With regard to the GMAT, raw intellectual horsepower helps, but it is not everything. In this blog series, Manhattan Prep’s Stacey Koprince teaches you how to perform at your best on test day by using some common sense.
In the past, we have talked about what to try if your deadlines are rapidly approaching and you do not yet have the score that you want. What if you decide to postpone the exam and possibly your B-school applications?
First, a pep talk. You made a choice; you did not “fail.” You could, for example, choose to apply this year but lower your standards in terms of where you apply. In fact, depending on your goals, this may be better than waiting a year to try to get into a “better” (or at least more highly ranked) school.
On the other hand, let us say that you are only willing to spend more than $100,000 if you can get into a certain “level” school, and your GMAT score is holding you back. In that case, postponing for a year may be the way to go. Any “helpful” friends or family members who say, “Hey, I thought you were applying to business school!” can be told, “It is actually a smarter career move for me to wait until next year.” They do not need to know that the GMAT had anything to do with that decision.
So how do you get that score?
There is no guarantee you will get a certain score. Now that you have given yourself some more time, though, put together a smart plan that will give you the best possible chance.
Take a break
If you are already burned out (and most people in this situation are), take a breather. The best thing you can do for yourself right now is clear your brain and ratchet down the stress levels. Come back to the GMAT with a fresh perspective in January.
Set up a plan
Whatever you were doing before was not working for some reason. You need to figure out why so that you can then figure out what kind of plan will work for you.

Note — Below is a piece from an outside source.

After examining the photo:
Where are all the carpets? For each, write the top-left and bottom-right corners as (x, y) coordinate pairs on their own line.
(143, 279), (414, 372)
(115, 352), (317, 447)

First, what was your broad study plan/pattern? Were you working on your own or with friends? With a class? With a tutor?
Second, what materials were you using and how were you using them? How were you actually studying/learning when you were not in class or with a tutor?
If you had/have a teacher or tutor, contact him or her for help with this step. Make sure to provide detailed information about how you were working on your own and any ideas you have about what was and was not working. Also ask other experts for advice—post on some forums, speak to other teachers or tutors, and so on.
The article Developing a Study Plan contains a number of useful resources to help you figure out next steps. Note that the article is a two-parter. I have linked to the first part here; the second half is linked at the end of the first part.
Questions to ask yourself
- What are your strengths and weaknesses across question types, content areas, and timing? See part 1 of Developing a Study Plan for an article that will help you analyze your practice tests.
- Any timing problems? (About 98% of students have timing problems!) See our earlier blog post for time management resources.
- Were you analyzing problems and your work in the way described in this article? (For examples of specific problems analyzed using the MGMAT process, see this article.)
- Know the material but make lots of careless mistakes?
I need more help
Research your options now (class? books? online materials?) and set things in motion so that you can hit the ground running when the time comes. Then, after taking a break, you can come back with a clear head, a fresh perspective, and a plan—all of which are critical if you want to have a good shot at overcoming the GMAT!